The global PV inverter market is forecast to reach $8.5 billion by 2014, growing at compound annual growth rate of nearly 25% according to a new report from IMS Research. The report also revealed that more than 7 million inverters will be sold in 2014, up from less than one million in 2009.
The new report from IMS Research also found that despite a factory-gate price decline of around 11% in 2010, revenues generated from PV inverters more than doubled, and exceeded $5 billion for the first time. In the longer term, positive growth is predicted to continue, despite on-going price reductions and architecture changes, and the market will double in size again in the next 5 years.
While the development of the PV inverter market is closely linked to PV installations, inverter demand became 'decoupled' from underlying installation growth in 2010 due to shortages, component bottlenecks and double-ordering. The resulting effects were large shifts in suppliers' market share and a major supply-demand imbalance. A bottleneck in component supply in early 2010, coupled with a booming German market led to a severe shortage of inverters, which was further compounded by customers double-ordering amidst the panic. This shortage affected some inverter suppliers much more than others, and suppliers such as SMA lost market share, whilst others such as Power-One captured major share.
IMS Research's latest report has confirmed that this shortage has now abated and the balance has shifted towards a major oversupply of inverters, with high levels of inventory recorded in Q4'10, leaking into Q1'11. PV Research Director, Ash Sharma commented "Despite the shortage of inverters at the beginning of 2010, IMS Research estimates that more than 2 GW of inverters were produced that were not needed. This has led to high inventory levels, both at suppliers' warehouses, and throughout the supply chain. This came as a direct result of double-orders being fulfilled and has also led to cancellations and push-backs of orders."
As a result of the shortage, many inverter suppliers announced major capacity expansions and total industry capacity was more than 30 GW in 2010 - double the year before. In spite of this massive capacity expansion, factory utilization actually increased significantly in 2010 to around 70%, hitting close to 90% in Q3'10. Aggressive capacity expansions are expected to continue this year reveals IMS Research and Ash Sharma commented "Inverter suppliers continue to add capacity, most notably in Asia and North America. A further 12-15 GW of additional capacity is planned to be added in 2011 which is somewhat surprising given the uncertain market outlook in 2012 and many suppliers are certainly not being cautious in their expansion plans."

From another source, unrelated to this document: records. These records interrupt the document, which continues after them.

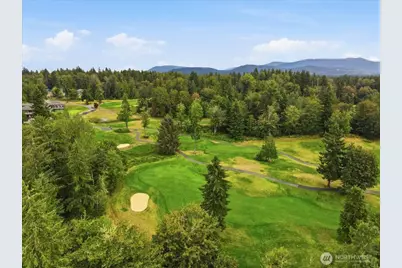 25303 NE 3rd Place, Sammamish, WA 98074 - Photo 30
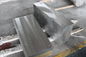 Forged 140Mpa Tensile Strength 63HBW Magnesium Alloy Plate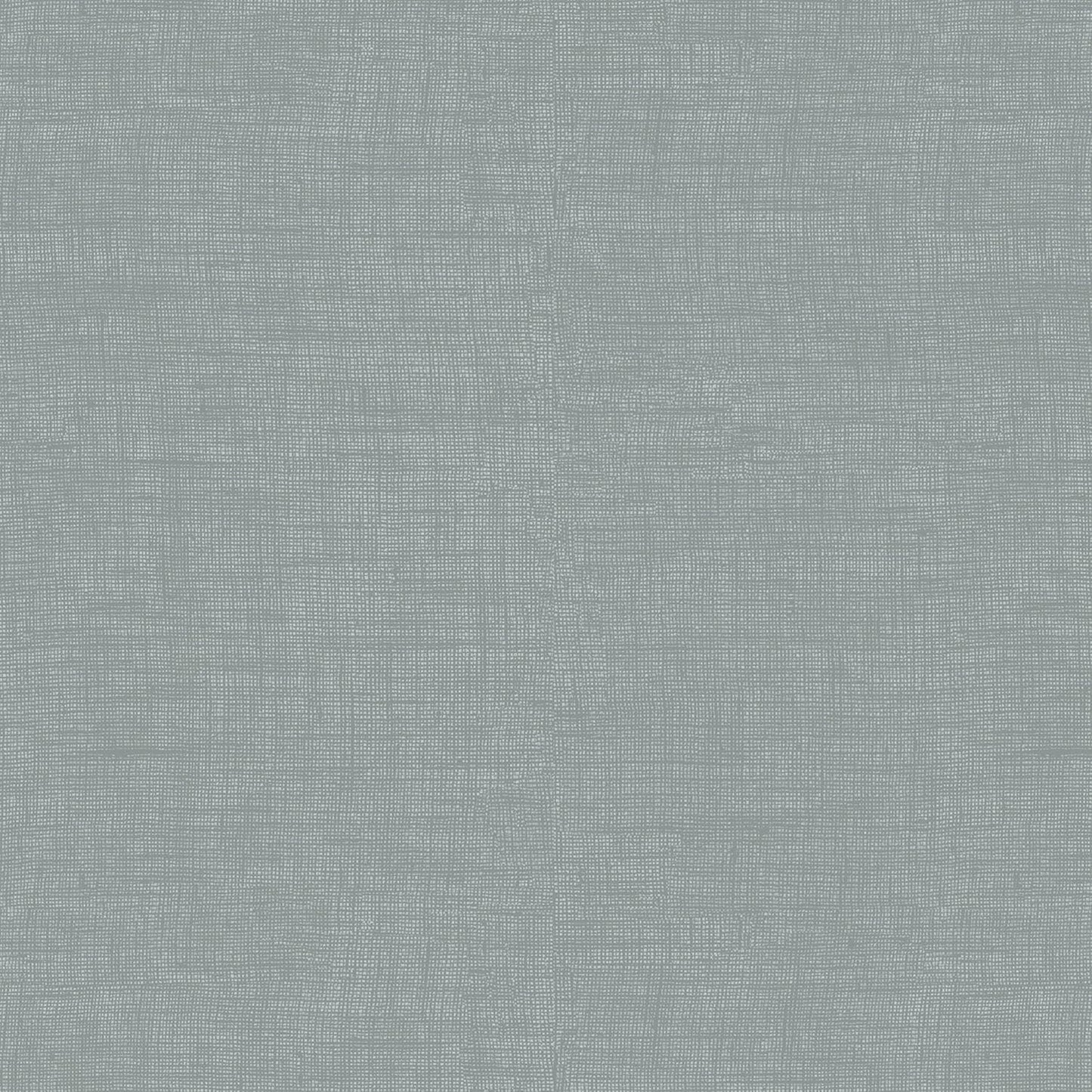 Arden Selections Rocking Chair Cushion, 19 x 18, Rain-Proof, Fade Resistant, Cushions for Rocking and Outdoor Chairs 19 x 18, Stone Grey Leala (Pack of 4)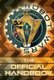 RW Handbook (Hardcover): Scholastic Children's Books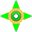cad_ras_mover_extremo_hot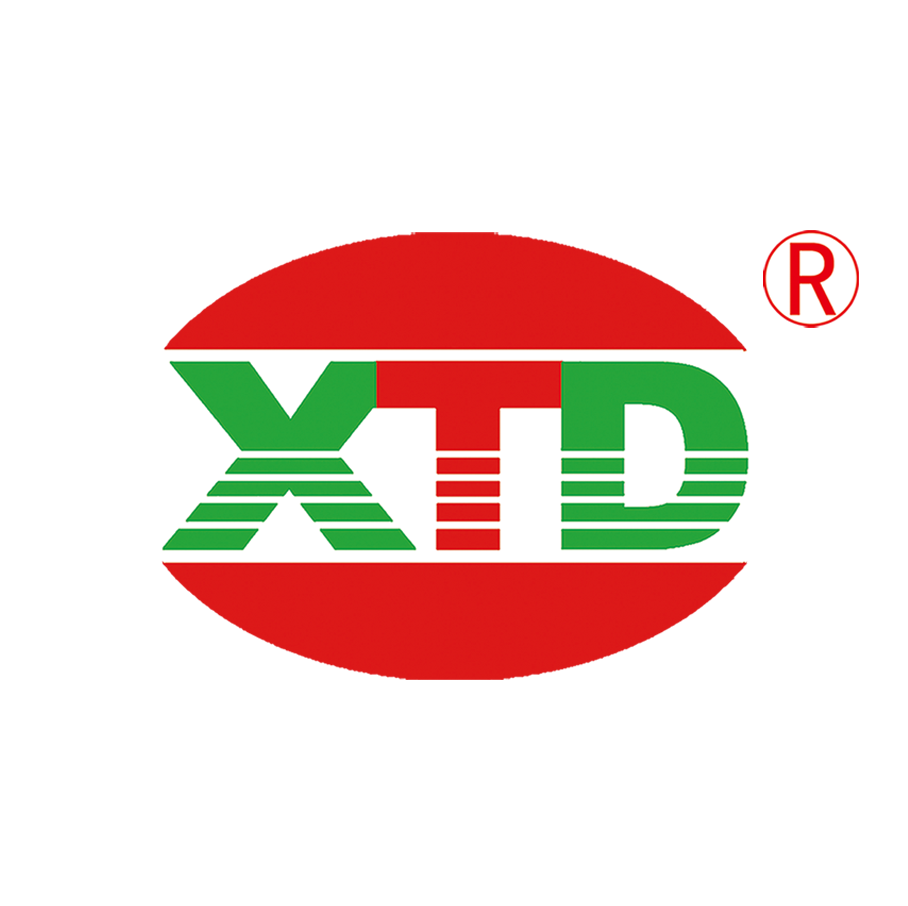沈阳新天地超市连锁企业经营管理有限公司十一纬路店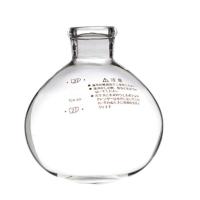 ราคา Coffee Syphon Pot Accessories TCA 3 5Cup High Quality Glass Siphon Vacuum Pot Coffee Maker Parts Replace (19343839621)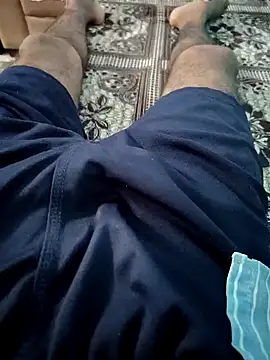 88zaifkhan88 online show from 03-06-26, 09:39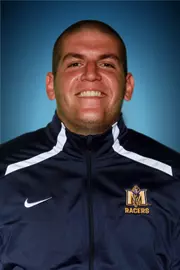 Dylan Padilla
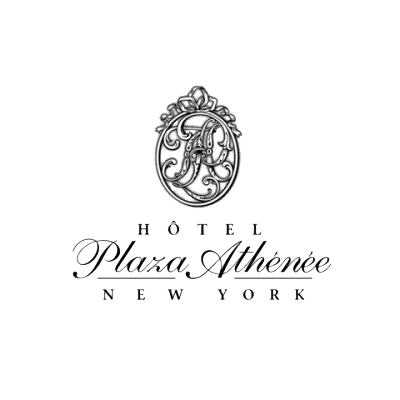 Hotel Plaza Athenee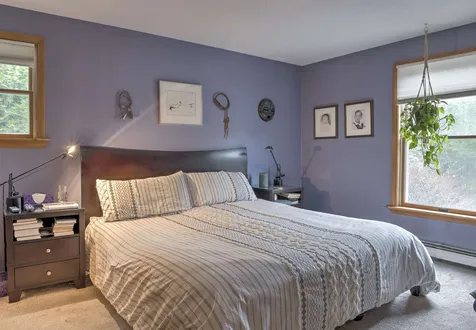 30 Highland Circle Swanzey NH 03446
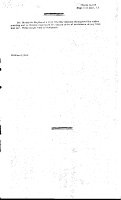 Child thumbnail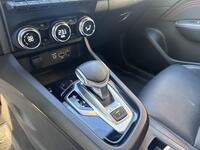 Renault Arkana vaihtoauto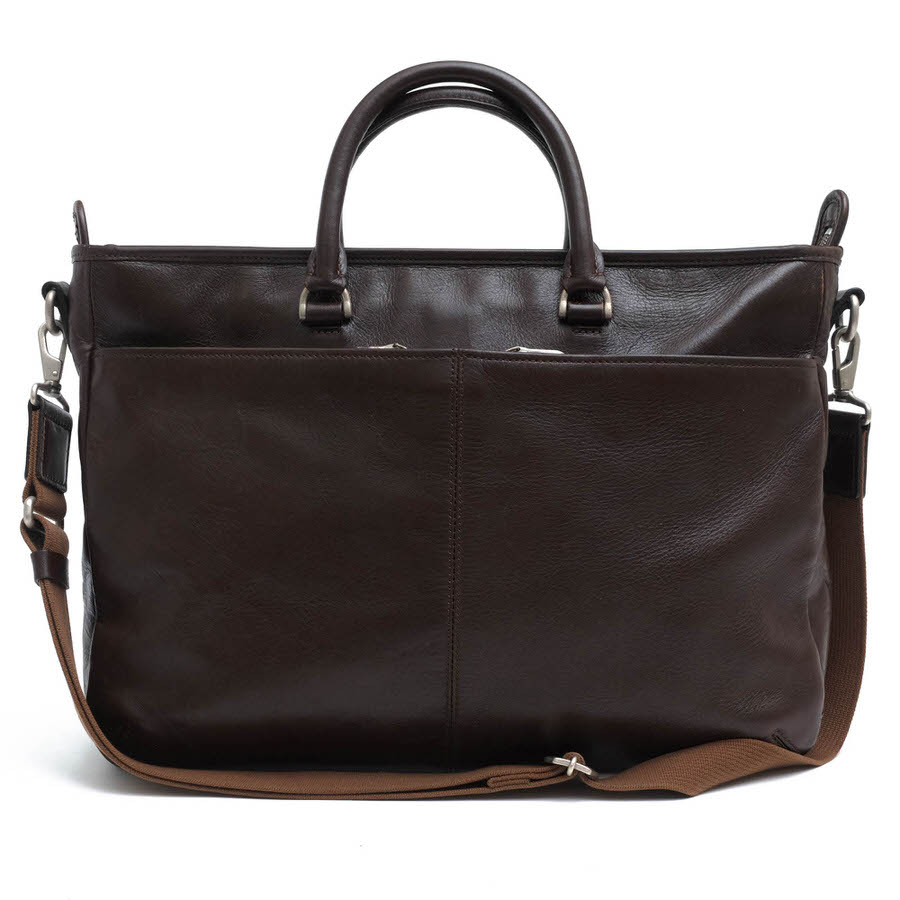 HERGOPOCH GL-BF / ���르�ݥå� ���쥤���ɥ쥶�� ������䤷 2WAY ���������Хå� �������֥饦�� �Ǥ��� �ӥ��ͥ��Хå� ���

Despite the high demand and tight supply in 2010, factory-gate inverter prices actually dropped steeply by around 11%, although many end-customers saw prices increasing significantly due to distributors capitalizing on the short supply situation. Declining prices were not however due to the increasing capacity, but in fact more linked to a mix change, with higher volumes being sold to Germany which typically commands lower prices. In 2011, some like-for-like price declines of 10-15% are predicted, however a shift away from Germany will help adjust the mix once more and support a more modest average price decline.
Although announcements from microinverter and power optimizer vendors grabbed the headlines in 2010, the biggest architecture changes came from traditional inverter suppliers with a dramatic shift toward small three-phase products, typically rated below 20kW. These products were in fact the fastest selling in 2010 and gained major share due to installers' preferences for these products in commercial installations up to 100-200kW. Very large inverters above 500kW also experienced high growth in 2010, with shipments increasing by more than 250% due to robust demand from MW-scale PV plants around the world.
In the longer-term, IMS Research predicts this will be one of the most promising segments of the market for a number of reasons, Ash Sharma commented, "Large central inverters above 500kW or even 1MW will become an increasingly attractive business area for many suppliers as high demand is anticipated from utility-scale projects in several countries, including the USA and India. In addition these products are typically highly engineered, with advanced functionality and design which attract healthy margins and also prevent low-cost competitors from stealing market share."